Mays continued, “I feel it’s the perfect fallout of the restaurant industry, with all the things that the pandemic brought. That plus restaurant owners not treating their employees well - I didn’t come up in the restaurant industry, and didn’t know that's what this industry was known for until I heard it from other women! I used to work in the music industry, and think it's worse in the restaurant industry! I don’t blame people for not wanting to work in a toxic environment. I think this pandemic has made business leaders and owners want to step back and take a look at what these crappy previous behaviors have brought, plus the unaffordability of living in Austin. My employee is leaving because he can’t afford to buy a home here. He went to visit family in Texarkana and found he could buy a house for $80k - I can’t compete with that! One of my employees, when the market exploded, sold her house and moved to Bastrop. What am I supposed to say? No, please stay?”

A member of the Austin and Travis County Food Policy Board, Mays advises city council on all things related to food access. And she had this conversation a few months ago, when city hall raised their wages for employees. “Now, we (business owners) have to be able to compete with this wage too. I agree, people need to be paid more money, But, that is not the solution to the lack of affordability in Austin We are not going to raise wages and get out of this. We are losing not only the middle class, but people who are starting out. Where does a 20-something live in Austin, Texas? Where do they have a life? My employee lived with his parents, and where else would he be if not there? I don't know when it’s going to change. It’s a bizarre position to be in. I created Baby Greens to be a franchise in 2007. I could sell a franchise tomorrow. But if I’m the only person up here, I can’t even get to that level. I’m working to the point of pain every day. It doesn't work, not like this. It’s really heartbreaking on a lot of levels. When the city shut down in March 2020, I said, ‘We're not closing. We are drive-thru only. I think we can make it.’ And to have survived that - we almost beat covid. We had our first covid case in November 2021. We got thru all of 2020 with no covid. We almost made it. I’m not a person who backs down from a fight. It’d be one thing if people hated my food! I wish it was because we were bad, or if it was a crazy Idea that didn’t work, but that’s not it. We pay $17 an hour. It’s the fallout we are in from this pandemic and how it has affected the labor force and the restaurant industry.”

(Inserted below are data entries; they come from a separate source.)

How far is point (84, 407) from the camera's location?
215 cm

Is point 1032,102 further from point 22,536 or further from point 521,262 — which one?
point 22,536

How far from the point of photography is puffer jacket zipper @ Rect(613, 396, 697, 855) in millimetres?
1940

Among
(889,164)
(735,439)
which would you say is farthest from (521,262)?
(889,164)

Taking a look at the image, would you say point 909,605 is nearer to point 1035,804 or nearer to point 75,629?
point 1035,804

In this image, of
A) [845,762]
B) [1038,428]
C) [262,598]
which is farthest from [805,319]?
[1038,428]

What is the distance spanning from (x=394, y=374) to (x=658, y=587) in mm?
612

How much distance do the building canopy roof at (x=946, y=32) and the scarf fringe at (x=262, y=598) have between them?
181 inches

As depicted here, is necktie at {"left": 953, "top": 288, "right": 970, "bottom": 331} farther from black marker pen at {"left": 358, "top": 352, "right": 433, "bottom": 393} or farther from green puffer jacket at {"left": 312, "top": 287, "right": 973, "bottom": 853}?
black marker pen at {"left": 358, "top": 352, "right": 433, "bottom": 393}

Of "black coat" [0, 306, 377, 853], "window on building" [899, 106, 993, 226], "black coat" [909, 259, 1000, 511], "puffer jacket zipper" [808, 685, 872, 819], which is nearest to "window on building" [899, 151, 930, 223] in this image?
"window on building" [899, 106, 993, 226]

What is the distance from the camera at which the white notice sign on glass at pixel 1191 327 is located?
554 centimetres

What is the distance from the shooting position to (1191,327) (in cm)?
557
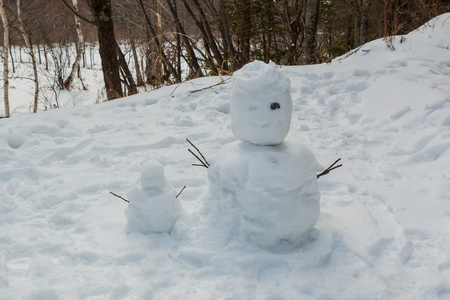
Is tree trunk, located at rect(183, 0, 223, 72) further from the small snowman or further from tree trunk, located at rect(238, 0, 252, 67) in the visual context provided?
the small snowman

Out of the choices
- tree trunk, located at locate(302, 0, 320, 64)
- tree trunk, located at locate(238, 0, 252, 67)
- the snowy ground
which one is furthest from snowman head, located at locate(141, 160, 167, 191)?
tree trunk, located at locate(302, 0, 320, 64)

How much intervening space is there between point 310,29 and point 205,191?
464 cm

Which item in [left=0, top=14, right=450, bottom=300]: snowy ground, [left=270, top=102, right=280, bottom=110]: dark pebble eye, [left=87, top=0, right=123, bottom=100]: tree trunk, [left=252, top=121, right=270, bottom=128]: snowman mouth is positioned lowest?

“It’s difficult for people who want to be in this industry. My employees want to be here, but at the end of the day, we all have bills to pay. We don’t even need especially skilled people that are like a needle in a haystack to find. We are hitting critical mass and this is all over the place, but especially in fast food. And everyone is frantic and frenzied because they are all short staffed.”

“If I knew that in six months we’d be doing better, but I can’t. I don’t know how much longer we are on this path. I don’t know what will turn this industry around. I want to honor my customers, my employees, my company, and even myself. So let's go out on a high note.”